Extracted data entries
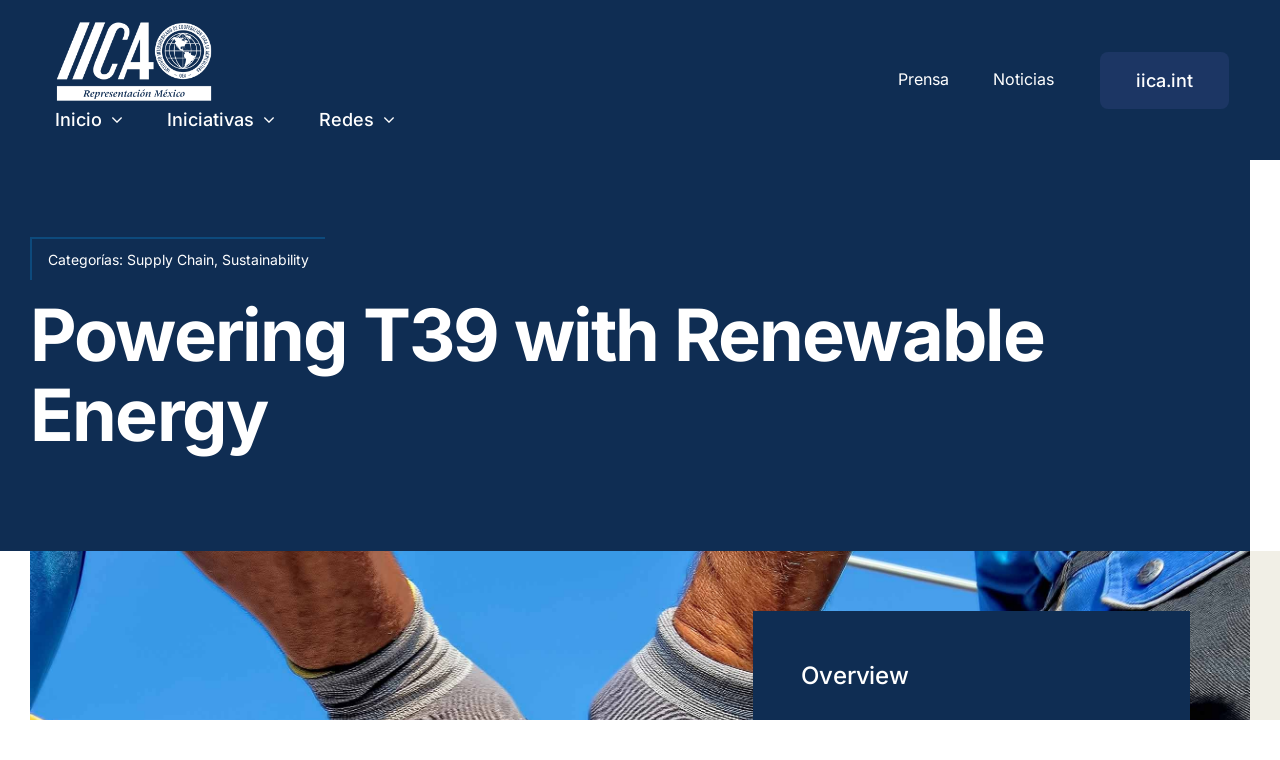

--- FILE ---
content_type: text/html; charset=UTF-8
request_url: https://iica.mx/wp-admin/admin-ajax.php
body_size: -347
content:
<input type="hidden" id="fusion-form-nonce-795" name="fusion-form-nonce-795" value="887c85c5d0" />

--- FILE ---
content_type: image/svg+xml
request_url: https://iica.mx/wp-content/plugins/fusion-builder//assets/images/masks/mask-16.svg
body_size: -124
content:
<svg width="520" height="715" viewBox="0 0 520 715" fill="none" xmlns="http://www.w3.org/2000/svg">
<path fill-rule="evenodd" clip-rule="evenodd" d="M65 0H0V65V130V195V260V325V390V455H65V520H0V585V650H65V715H130H195H260H325H390H455H520V650V585V520V455V390V325V260V195V130H455V65H520V0H455H390V65H325V0H260H195H130H65ZM455 130V195H390V130H455ZM65 650V585H130V650H65Z" fill="black"/>
</svg>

#### Activity
Omit each image and transcribe the remaining records word for word.

#### Reply
--- FILE ---
content_type: text/html; charset=UTF-8
request_url: https://iica.mx/wp-admin/admin-ajax.php
body_size: -347
content:
<input type="hidden" id="fusion-form-nonce-795" name="fusion-form-nonce-795" value="887c85c5d0" />

--- FILE ---
content_type: image/svg+xml
request_url: https://iica.mx/wp-content/plugins/fusion-builder//assets/images/masks/mask-16.svg
body_size: -124
content:
<svg width="520" height="715" viewBox="0 0 520 715" fill="none" xmlns="http://www.w3.org/2000/svg">
<path fill-rule="evenodd" clip-rule="evenodd" d="M65 0H0V65V130V195V260V325V390V455H65V520H0V585V650H65V715H130H195H260H325H390H455H520V650V585V520V455V390V325V260V195V130H455V65H520V0H455H390V65H325V0H260H195H130H65ZM455 130V195H390V130H455ZM65 650V585H130V650H65Z" fill="black"/>
</svg>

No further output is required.